> **Short problem**
Reproduce the rows verbatim, beginning with the line containing "What distance is" and continuing through the line containing "pixel 244 363 <".

> **Given information**
'''
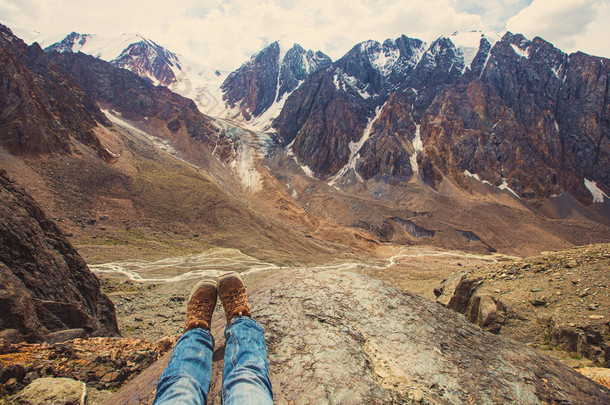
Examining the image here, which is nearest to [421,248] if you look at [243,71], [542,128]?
[542,128]

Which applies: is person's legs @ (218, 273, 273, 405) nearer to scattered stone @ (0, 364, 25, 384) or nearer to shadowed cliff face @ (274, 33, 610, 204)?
scattered stone @ (0, 364, 25, 384)

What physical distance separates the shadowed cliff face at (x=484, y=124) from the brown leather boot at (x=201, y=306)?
275ft

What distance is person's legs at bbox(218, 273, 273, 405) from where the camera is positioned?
2533mm

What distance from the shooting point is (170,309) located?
49.9ft

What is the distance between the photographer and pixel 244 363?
113 inches

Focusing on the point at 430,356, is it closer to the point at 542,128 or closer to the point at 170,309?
A: the point at 170,309

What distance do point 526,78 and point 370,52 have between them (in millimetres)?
59475

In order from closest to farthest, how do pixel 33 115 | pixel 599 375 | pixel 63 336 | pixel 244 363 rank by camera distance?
pixel 244 363 < pixel 599 375 < pixel 63 336 < pixel 33 115

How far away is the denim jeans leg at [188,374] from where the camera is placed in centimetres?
254

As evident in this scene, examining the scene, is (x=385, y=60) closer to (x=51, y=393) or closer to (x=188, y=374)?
(x=188, y=374)

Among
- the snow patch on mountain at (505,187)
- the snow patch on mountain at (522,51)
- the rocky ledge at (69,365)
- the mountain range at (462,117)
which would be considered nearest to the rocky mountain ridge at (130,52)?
the mountain range at (462,117)

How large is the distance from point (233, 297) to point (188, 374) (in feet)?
4.71

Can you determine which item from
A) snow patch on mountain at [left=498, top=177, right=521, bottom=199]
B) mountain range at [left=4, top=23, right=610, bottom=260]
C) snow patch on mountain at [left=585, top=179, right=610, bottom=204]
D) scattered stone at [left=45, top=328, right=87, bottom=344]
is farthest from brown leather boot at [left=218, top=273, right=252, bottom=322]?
snow patch on mountain at [left=585, top=179, right=610, bottom=204]

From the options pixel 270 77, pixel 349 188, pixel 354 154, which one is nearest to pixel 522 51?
pixel 354 154
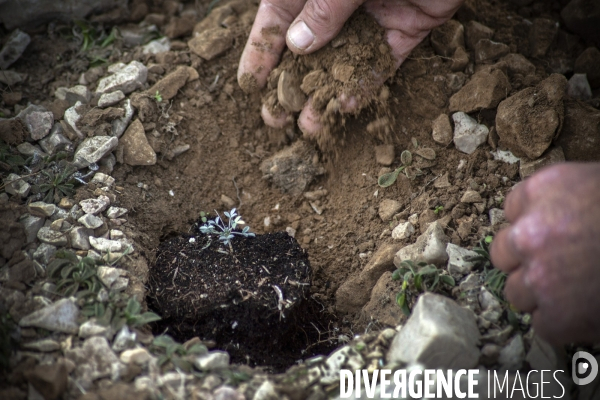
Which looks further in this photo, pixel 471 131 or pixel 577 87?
pixel 577 87

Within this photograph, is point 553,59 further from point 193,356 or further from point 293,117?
point 193,356

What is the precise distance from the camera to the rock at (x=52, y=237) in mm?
2031

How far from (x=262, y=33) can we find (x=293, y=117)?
456 millimetres

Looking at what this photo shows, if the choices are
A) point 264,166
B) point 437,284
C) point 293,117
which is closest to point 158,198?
point 264,166

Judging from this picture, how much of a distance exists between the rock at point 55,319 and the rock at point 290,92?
1.38 metres

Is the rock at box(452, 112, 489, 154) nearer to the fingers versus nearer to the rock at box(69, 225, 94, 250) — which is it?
the fingers

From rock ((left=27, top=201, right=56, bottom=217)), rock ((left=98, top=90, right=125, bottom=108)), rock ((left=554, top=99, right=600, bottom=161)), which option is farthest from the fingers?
rock ((left=554, top=99, right=600, bottom=161))

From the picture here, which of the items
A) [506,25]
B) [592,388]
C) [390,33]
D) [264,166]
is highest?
[390,33]

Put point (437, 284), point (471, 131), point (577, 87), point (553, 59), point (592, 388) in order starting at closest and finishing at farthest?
point (592, 388)
point (437, 284)
point (471, 131)
point (577, 87)
point (553, 59)

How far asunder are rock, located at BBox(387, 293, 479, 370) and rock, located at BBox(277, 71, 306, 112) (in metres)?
1.22

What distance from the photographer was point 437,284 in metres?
1.94

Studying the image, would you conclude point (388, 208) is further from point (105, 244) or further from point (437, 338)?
point (105, 244)

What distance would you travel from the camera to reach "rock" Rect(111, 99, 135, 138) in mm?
2438

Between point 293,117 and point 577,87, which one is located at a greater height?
point 293,117
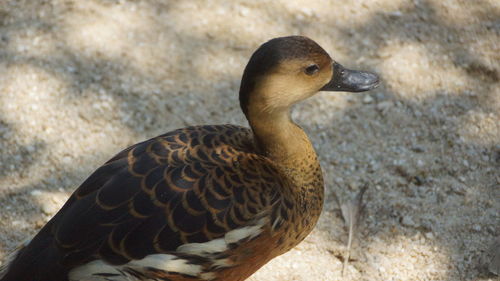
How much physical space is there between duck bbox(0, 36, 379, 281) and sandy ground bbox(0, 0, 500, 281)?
0.68 m

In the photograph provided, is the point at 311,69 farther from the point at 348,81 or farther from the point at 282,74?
the point at 348,81

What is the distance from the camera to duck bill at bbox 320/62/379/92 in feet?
9.37

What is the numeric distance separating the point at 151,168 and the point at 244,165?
377 millimetres

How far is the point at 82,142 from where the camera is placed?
376 centimetres

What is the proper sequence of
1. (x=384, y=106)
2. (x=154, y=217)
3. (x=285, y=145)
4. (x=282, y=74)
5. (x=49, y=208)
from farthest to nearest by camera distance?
(x=384, y=106)
(x=49, y=208)
(x=285, y=145)
(x=282, y=74)
(x=154, y=217)

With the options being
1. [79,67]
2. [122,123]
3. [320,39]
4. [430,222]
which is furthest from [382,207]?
[79,67]

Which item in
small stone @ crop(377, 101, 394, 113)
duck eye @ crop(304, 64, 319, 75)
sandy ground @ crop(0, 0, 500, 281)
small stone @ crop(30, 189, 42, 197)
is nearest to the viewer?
duck eye @ crop(304, 64, 319, 75)

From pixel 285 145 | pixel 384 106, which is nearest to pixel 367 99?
pixel 384 106

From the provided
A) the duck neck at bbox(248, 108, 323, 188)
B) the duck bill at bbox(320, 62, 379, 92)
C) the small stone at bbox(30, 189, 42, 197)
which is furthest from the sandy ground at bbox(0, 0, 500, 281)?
the duck bill at bbox(320, 62, 379, 92)

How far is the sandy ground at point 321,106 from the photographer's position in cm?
336

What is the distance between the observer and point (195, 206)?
8.36ft

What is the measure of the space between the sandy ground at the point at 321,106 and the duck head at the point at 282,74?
3.15 ft

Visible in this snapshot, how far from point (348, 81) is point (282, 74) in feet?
1.28

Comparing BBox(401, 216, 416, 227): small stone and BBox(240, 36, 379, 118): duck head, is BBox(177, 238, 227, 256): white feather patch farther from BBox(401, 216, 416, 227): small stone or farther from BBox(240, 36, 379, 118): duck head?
'''
> **Reply to the exercise**
What distance is person's legs at bbox(218, 273, 273, 405) from where the camera is positioned?
2533mm

What distance from the shooting point is (170,309) located?
49.9ft

What is the distance between the photographer and pixel 244 363?
113 inches

Focusing on the point at 430,356, is it closer to the point at 542,128 or closer to the point at 170,309?
A: the point at 170,309

What distance do point 526,78 and point 370,52 have between them (in millimetres)?
59475

In order from closest to farthest, how do pixel 33 115 | pixel 599 375 | pixel 63 336 | pixel 244 363 rank by camera distance?
pixel 244 363 < pixel 599 375 < pixel 63 336 < pixel 33 115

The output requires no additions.